A new study using data from the past 30 years has suggested that as global temperatures rise, vegetation is getting access to less water, and that's limiting its growth. Vegetation is a major influence on Earth's systems of carbon and water cycling, which both affect temperature. The findings have been reported in Nature Communications.
"Without water, living things struggle to survive, including plants," said senior study author Lixin Wang, an associate professor of earth sciences at the School of Science at Indiana University-Purdue University Indianapolis. "Changes in vegetation response to water availability can result in significant shifts of climate-carbon interaction."
Not much research has been done on how vegetation might respond to climate change even though that information may become increasingly important, which is partly due to the complexity of the systems involved.
"Global temperature and the concentration of atmospheric CO2, or carbon dioxide, have been increasing," Lixin Wang said. Researchers have already shown that the human-caused increase in carbon dioxide in the atmosphere has caused and will continue to cause more extremely hot days and droughts. This is already impacts vegetation growth, which may become even more stressed as the climate warms. But, quantifying how vegetation growth changes on a massive scale is challenging.
To overcome the challenges inherent in this research, the scientists utilized meteorology and satellite sensing data from 1982 to 2015, which covered large areas.
"We developed our own metrics to indicate water constraints and then examined the changes in the metrics," explained first study author and Indiana University Bloomington graduate student Wenzhe Jiao. "The study is quite computationally extensive since we examined the relationship between vegetation growth and water deficit at each grid cell over the whole extratropical Northern Hemisphere - 604,800 data points each year - over more than 30 years."

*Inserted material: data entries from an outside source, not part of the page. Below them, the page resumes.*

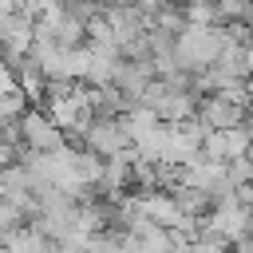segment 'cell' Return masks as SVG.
Listing matches in <instances>:
<instances>
[{"instance_id":"cell-1","label":"cell","mask_w":253,"mask_h":253,"mask_svg":"<svg viewBox=\"0 0 253 253\" xmlns=\"http://www.w3.org/2000/svg\"><path fill=\"white\" fill-rule=\"evenodd\" d=\"M20 126H24V142L32 150H59L63 146V126H55L51 115H24Z\"/></svg>"}]
</instances>
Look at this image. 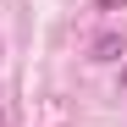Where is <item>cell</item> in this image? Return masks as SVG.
<instances>
[{"mask_svg":"<svg viewBox=\"0 0 127 127\" xmlns=\"http://www.w3.org/2000/svg\"><path fill=\"white\" fill-rule=\"evenodd\" d=\"M122 50H127V39H122V33H99L94 44H89V55H94V61H116Z\"/></svg>","mask_w":127,"mask_h":127,"instance_id":"obj_1","label":"cell"}]
</instances>
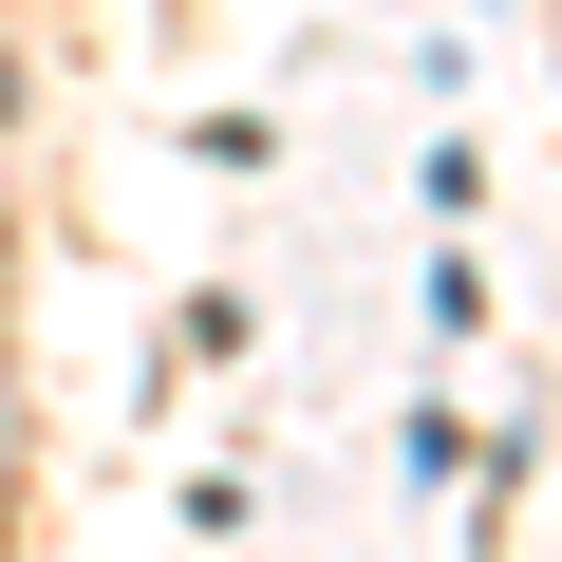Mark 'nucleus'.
<instances>
[{"mask_svg":"<svg viewBox=\"0 0 562 562\" xmlns=\"http://www.w3.org/2000/svg\"><path fill=\"white\" fill-rule=\"evenodd\" d=\"M0 562H20V450H0Z\"/></svg>","mask_w":562,"mask_h":562,"instance_id":"1","label":"nucleus"},{"mask_svg":"<svg viewBox=\"0 0 562 562\" xmlns=\"http://www.w3.org/2000/svg\"><path fill=\"white\" fill-rule=\"evenodd\" d=\"M0 319H20V225H0Z\"/></svg>","mask_w":562,"mask_h":562,"instance_id":"2","label":"nucleus"},{"mask_svg":"<svg viewBox=\"0 0 562 562\" xmlns=\"http://www.w3.org/2000/svg\"><path fill=\"white\" fill-rule=\"evenodd\" d=\"M0 132H20V57H0Z\"/></svg>","mask_w":562,"mask_h":562,"instance_id":"3","label":"nucleus"}]
</instances>
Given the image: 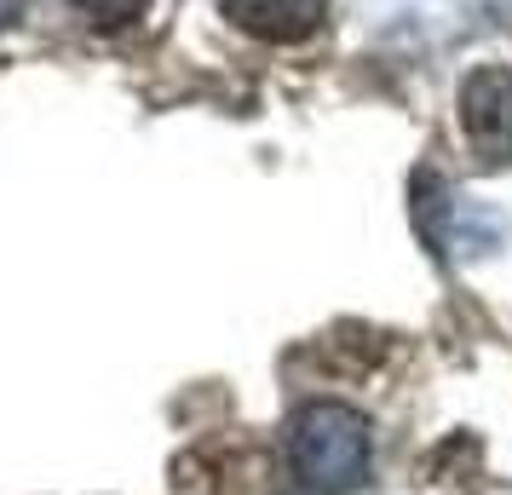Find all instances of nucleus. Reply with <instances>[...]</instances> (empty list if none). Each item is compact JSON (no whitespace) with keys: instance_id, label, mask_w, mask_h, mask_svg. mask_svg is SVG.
<instances>
[{"instance_id":"1","label":"nucleus","mask_w":512,"mask_h":495,"mask_svg":"<svg viewBox=\"0 0 512 495\" xmlns=\"http://www.w3.org/2000/svg\"><path fill=\"white\" fill-rule=\"evenodd\" d=\"M288 467L311 495H351L369 478V421L351 403H305L288 421Z\"/></svg>"},{"instance_id":"2","label":"nucleus","mask_w":512,"mask_h":495,"mask_svg":"<svg viewBox=\"0 0 512 495\" xmlns=\"http://www.w3.org/2000/svg\"><path fill=\"white\" fill-rule=\"evenodd\" d=\"M461 133L484 162H512V70L478 64L461 87Z\"/></svg>"},{"instance_id":"3","label":"nucleus","mask_w":512,"mask_h":495,"mask_svg":"<svg viewBox=\"0 0 512 495\" xmlns=\"http://www.w3.org/2000/svg\"><path fill=\"white\" fill-rule=\"evenodd\" d=\"M219 12L254 41H305L323 24V0H219Z\"/></svg>"},{"instance_id":"4","label":"nucleus","mask_w":512,"mask_h":495,"mask_svg":"<svg viewBox=\"0 0 512 495\" xmlns=\"http://www.w3.org/2000/svg\"><path fill=\"white\" fill-rule=\"evenodd\" d=\"M75 12H87L98 29H121L144 12V0H75Z\"/></svg>"}]
</instances>
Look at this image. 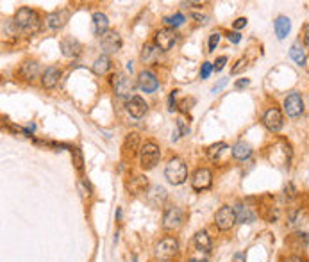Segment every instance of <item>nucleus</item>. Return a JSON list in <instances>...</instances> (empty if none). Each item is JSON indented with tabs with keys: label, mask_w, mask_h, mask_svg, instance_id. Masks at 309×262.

It's been thought that carbon increases in the atmosphere could promote plant growth, and bigger plants might take up some excess atmospheric carbon. But this analysis indicated that there was widespread and significant disruptions to vegetation's water supply as atmospheric carbon levels rose. Some regions, like the US Great Plains, were worse than others. A warmer climate is limiting water availability, which counteracts any increase in plant growth from the extra carbon, the study suggested.
"Increasing water constraints on vegetation productivity may drive a shift from a period of increasing land carbon sink strength to a period in which climate change is reducing land carbon sink strength," Lixin Wang said.
"Our research shows that increasing water constraints will likely limit continuous vegetation growth, thus slowing down the removal of CO2 from the atmosphere by plants," said Jiao.
"The results emphasize the need for actions that could slow down CO2 emissions," Lixin Wang said. "Without that, water constraints impacting plant growth and the weakening of vegetation's ability to removal of CO2 from the atmosphere are unlikely to slow."